Fix Version/s: None
The Gen 3 preloaded/ repository currently contains curated calibs, as a side effect of its creation using Gen 2->3 conversion. However, preloading curated calibs increases the size of the download, causes unnecessary repository churn, and causes potential conflicts with template skymaps (possibly fixed upstream). Investigate whether curated calibs can be left out of the downloaded dataset, and picked up from <obs>_data during ingestion instead.
This issue cannot be done while we are maintaining datasets using Gen 2->3 conversion, as the dataset ingestion code must assume either that curated calibs are present or that they are absent.
- is blocked by
DM-28628 Actually adopt new calibs in ap_verify HiTS datasets
- To Do
DM-29857 Create pure Gen 3 dataset management scripts for ap_verify datasets
DM-25414 Guard against re-ingestion of curated calibs in ap_verify
- relates to
DM-33039 Re-examine how to handle dataset management scripts
I've implemented the proposed changes and have some specific numbers. The branch dataset ingestion runs ap_verify_ci_hits2015 2:00 – 2:20 slower than main, but the branch dataset is only 0.1 GB smaller out of 2.5 GB. So, while it may still be useful for avoiding repository churn, it's not worth it for the download savings alone.

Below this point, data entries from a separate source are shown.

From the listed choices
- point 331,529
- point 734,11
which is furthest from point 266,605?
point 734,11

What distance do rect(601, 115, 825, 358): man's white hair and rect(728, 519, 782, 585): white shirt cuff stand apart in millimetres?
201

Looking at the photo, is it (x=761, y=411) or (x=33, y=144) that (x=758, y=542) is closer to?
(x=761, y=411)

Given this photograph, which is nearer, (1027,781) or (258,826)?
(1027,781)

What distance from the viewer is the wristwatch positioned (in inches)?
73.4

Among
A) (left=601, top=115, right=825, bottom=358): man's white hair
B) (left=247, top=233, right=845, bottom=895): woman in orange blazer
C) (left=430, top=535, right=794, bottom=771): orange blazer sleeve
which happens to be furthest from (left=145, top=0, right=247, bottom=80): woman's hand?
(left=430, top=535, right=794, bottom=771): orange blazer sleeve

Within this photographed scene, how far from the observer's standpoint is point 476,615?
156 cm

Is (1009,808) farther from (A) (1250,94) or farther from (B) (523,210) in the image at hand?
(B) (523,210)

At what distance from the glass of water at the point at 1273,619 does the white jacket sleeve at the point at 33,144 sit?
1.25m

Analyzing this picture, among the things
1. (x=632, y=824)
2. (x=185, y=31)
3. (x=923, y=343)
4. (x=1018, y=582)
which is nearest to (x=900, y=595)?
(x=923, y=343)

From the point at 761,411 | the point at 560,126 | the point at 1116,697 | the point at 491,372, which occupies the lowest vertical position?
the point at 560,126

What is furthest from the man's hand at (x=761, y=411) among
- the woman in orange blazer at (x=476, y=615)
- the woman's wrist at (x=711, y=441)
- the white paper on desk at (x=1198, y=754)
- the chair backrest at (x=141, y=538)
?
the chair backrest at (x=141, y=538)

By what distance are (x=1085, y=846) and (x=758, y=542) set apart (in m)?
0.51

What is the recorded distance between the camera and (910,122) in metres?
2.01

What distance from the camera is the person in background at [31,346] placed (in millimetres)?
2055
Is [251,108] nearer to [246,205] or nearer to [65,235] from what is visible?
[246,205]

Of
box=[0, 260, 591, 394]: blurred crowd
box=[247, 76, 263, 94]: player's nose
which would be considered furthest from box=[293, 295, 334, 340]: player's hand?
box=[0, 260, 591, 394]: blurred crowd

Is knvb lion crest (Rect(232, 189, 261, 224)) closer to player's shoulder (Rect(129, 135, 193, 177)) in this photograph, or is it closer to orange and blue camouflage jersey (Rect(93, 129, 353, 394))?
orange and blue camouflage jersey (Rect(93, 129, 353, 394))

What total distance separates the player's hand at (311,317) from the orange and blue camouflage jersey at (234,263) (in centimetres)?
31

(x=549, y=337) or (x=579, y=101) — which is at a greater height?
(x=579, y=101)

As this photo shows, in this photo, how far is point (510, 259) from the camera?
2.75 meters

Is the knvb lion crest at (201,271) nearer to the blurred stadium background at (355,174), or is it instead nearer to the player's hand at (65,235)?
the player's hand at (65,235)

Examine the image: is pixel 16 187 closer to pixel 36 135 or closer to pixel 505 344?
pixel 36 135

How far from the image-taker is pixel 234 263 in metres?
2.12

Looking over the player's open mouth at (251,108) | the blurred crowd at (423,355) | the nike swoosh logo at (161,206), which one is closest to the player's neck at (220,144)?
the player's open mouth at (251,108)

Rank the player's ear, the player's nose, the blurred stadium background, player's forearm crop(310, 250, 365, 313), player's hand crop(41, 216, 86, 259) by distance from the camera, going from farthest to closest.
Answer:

I've decided that repository churn alone can't justify removing the curated calibs – it's hard to even propose it without trying to make an arbitrary distinction between image calibs (which we do want to update in response to code changes) and curated calibs.
I've pushed the implementation to the u/kfindeisen/
DM-32975-write-curated-on-ingest branch for future reference. The pushed code works on ap_verify_ci_hits2015, but does not yet have unit tests.
Running butler write-curated-calibrations for DECam takes about 2 minutes, so the trade-off is non-trivial.